"Kita udah jalan sejauh ini. Berenti sama aja bunuh diri."
Jeno terpaku menatap Haechan yang kini sudah tak bergerak lagi di lantai. Tidak ada yang berani untuk mengecek apakah haechan masih hidup atau malah sebaliknya.
"Nggak. Gua nggak sanggup lagi." Ucap Renjun, lelaki itu lalu mengambil ponselnya dengan tangan bergetar. "Gua bakal telepon polisi."
"Bangsat." Jisung merebut paksa ponsel Renjun dan membantingnya ke sembarang arah hingga layarnya retak.
"Kita udah nggak punya jalan lain, Sung!" bentak Renjun. "Mau lu bunuh puluhan orang lagi tetep nggak akan bisa nyelamatin kita! Gua kesiksa sama rasa bersalah kayak gini!"
Jisung menggeretakan giginya kesal lalu meraih kerah baju Renjun. Nancy berlari untuk menahan Jisung namun lelaki itu sudah lebih dulu mendorong Nancy kebelakang hingga terjatuh ke lantai.
"Gua bakal nyerahin diri." Ucap Renjun. Jisung memukul wajah Renjun lagi hingga darah keluar dari hidunganya. Namun Renjun malah tergelak sinis. "Hidup kita udah berakhir. Percuma usaha sekeras apa pun buat kabur, semuanya sia-sia."
"Lu mau jadi parasit disini, hah?" desak Jisung. "Gua nggak akan segan buat bunuh lu kalo emang lu ganggu, Jun."
Renjun kini menatap Jeno yang masih berdiri di ambang pintu tanpa mempedulikan ucapan Jisung. "Jen, Haechan mati." Lirih Renjun.
"Kita nggak punya pilihan lagi." Ucap Jeno akhirnya yang membuat Renjun terkejut. Ia berusaha memalingkan pandangannya dari tubuh Haechan yang sudah digenangi darahnya sendiri.
Nancy diam-diam mengambil ransel Jisung yang ada di sofa ruangan tersebut dan mengambil sebuah pistol dari dalamnya. Pistol milik ayah Jeno yang dicuri lelaki itu tiga hari lalu. Kemarin mereka sepakat menyimpannya untuk keadaan darurat seperti ini. Namun, pada akhirnya, Nancy tidak bisa terus melanjutkan rencana gila ini lagi.
"Nancy?" panggil Jeno. "Nan, lu ngapain?"
Jeno hendak menghentikan Nancy, namun gadis itu segera mengarahkan pistol tersebut pada jeno. "Oke kalau gitu, kita emang udah kepalang jadi pembunuh."
"Nancy, lu ada dipihak kita!" bentak Jeno.
Di saat Jisung lengah, Renjun memukul wajah lelaki itu dengan sisa tenaganya. Cengkraman tangan Jisung terlepas, namun lelaki itu kembali mengambil pisau yang tadi tergeletak di lantai.
"Jisung, berenti atau gua bunuh lu juga!" bentak Nancy.
Jisung mendecih. "Lu bahkan nggak akan berani narik pelatuknya, bodoh."
Jisung kembali memukul Renjun hingga lelaki itu tersungkur di lantai dan menendangnya beberapa kali. Tenaga Renjun sudah habis akibat darah yang terus keluar dari luka tusuknya.
"Bunuh gua!" bentak renjun akhirnya. "Cepet, bunuh gua aja! Kita udah nggak punya jalan keluar lagi! Nggak ada gunanya lu semua hidup!"
"Jun-"
"Gua nyesel." Tukas lelaki itu sebelum Jeno bicara.
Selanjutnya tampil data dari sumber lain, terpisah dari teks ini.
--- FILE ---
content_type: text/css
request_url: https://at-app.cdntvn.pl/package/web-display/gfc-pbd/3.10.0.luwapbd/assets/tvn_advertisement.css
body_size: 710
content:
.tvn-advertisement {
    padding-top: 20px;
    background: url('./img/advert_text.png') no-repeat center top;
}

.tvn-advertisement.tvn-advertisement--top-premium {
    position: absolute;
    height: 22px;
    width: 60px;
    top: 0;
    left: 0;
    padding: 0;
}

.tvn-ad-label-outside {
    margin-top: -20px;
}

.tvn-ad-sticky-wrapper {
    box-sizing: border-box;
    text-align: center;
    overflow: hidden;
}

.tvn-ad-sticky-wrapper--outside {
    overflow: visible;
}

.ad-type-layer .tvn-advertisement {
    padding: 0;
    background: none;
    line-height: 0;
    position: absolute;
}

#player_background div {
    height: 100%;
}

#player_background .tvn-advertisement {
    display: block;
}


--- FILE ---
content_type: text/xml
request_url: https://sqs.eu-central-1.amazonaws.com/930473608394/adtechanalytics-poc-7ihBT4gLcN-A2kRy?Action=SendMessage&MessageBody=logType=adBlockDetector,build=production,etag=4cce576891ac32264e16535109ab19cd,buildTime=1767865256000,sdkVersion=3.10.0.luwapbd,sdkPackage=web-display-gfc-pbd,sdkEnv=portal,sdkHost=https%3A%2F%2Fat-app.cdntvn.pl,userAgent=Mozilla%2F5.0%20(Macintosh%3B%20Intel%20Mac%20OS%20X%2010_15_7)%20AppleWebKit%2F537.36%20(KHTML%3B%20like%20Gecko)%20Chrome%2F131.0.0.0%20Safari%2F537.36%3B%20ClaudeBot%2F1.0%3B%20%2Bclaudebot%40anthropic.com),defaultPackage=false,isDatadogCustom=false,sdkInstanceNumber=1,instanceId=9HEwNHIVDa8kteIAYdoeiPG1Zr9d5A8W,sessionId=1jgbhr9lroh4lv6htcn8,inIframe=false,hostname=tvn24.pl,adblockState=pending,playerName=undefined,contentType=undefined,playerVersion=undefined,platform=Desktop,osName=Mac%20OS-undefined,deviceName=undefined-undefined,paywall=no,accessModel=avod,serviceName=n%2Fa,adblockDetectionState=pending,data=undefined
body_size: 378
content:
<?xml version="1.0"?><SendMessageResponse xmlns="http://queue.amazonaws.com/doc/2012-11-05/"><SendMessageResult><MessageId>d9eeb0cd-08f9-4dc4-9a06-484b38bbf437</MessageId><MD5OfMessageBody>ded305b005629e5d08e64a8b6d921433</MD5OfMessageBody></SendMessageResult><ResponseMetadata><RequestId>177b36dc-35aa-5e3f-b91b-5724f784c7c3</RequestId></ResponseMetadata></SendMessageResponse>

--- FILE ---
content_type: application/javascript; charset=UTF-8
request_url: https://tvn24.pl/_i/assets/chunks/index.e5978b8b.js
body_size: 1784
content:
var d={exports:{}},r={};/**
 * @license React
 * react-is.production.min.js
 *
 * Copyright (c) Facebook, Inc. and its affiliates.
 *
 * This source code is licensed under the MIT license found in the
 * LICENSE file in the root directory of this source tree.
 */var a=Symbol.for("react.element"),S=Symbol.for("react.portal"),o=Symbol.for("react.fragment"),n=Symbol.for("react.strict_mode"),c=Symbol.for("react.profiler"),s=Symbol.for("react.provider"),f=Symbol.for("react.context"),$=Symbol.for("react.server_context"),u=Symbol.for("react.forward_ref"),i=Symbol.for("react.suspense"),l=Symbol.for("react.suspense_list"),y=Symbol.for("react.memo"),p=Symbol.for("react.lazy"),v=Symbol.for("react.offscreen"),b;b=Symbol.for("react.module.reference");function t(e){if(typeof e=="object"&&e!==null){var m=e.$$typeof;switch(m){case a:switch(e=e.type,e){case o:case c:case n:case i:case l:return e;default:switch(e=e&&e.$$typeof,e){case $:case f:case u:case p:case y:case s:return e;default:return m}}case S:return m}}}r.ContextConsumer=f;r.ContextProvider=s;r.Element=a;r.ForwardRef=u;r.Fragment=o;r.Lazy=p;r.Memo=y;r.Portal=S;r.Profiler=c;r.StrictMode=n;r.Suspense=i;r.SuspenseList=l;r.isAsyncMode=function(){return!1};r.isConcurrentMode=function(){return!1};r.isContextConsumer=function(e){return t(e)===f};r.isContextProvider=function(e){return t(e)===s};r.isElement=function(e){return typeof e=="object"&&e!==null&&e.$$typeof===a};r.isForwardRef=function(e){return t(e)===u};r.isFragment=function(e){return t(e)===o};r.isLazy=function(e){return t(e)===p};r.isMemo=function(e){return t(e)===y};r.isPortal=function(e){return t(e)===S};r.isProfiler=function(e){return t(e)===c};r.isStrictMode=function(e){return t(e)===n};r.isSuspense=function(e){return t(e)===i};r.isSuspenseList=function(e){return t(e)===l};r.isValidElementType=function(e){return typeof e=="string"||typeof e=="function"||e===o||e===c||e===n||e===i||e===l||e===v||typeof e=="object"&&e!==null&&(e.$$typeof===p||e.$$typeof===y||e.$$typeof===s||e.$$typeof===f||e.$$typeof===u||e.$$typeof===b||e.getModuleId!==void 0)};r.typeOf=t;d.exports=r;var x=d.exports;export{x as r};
"Kacau." Ucap Jeno kesal. "Semuanya kacau!"
"Jen, kita harus kabur." Ucap Jisung yang mulai panik. "Nancy, Renjun, gua tanya sekali lagi, lu berdua mau ikut kabur atau... Mati disini?"
"Gua gak mau mati!"
Nancy sudah menangis ketakutan sambil menggenggam pistol yang ada di tangannya tanpa bisa berkutik. Jeno merebut paksa pistol yang ada di tangan Nancy.
"Jeno, please... Gak ada gunanya lu bunuh orang lain lagi." Ucap Nancy sambil terisak.
Jeno menggenggam pistol tersebut tanpa mempedulikan Nancy lalu menatap Renjun yang tengah memegangi luka di perutnya.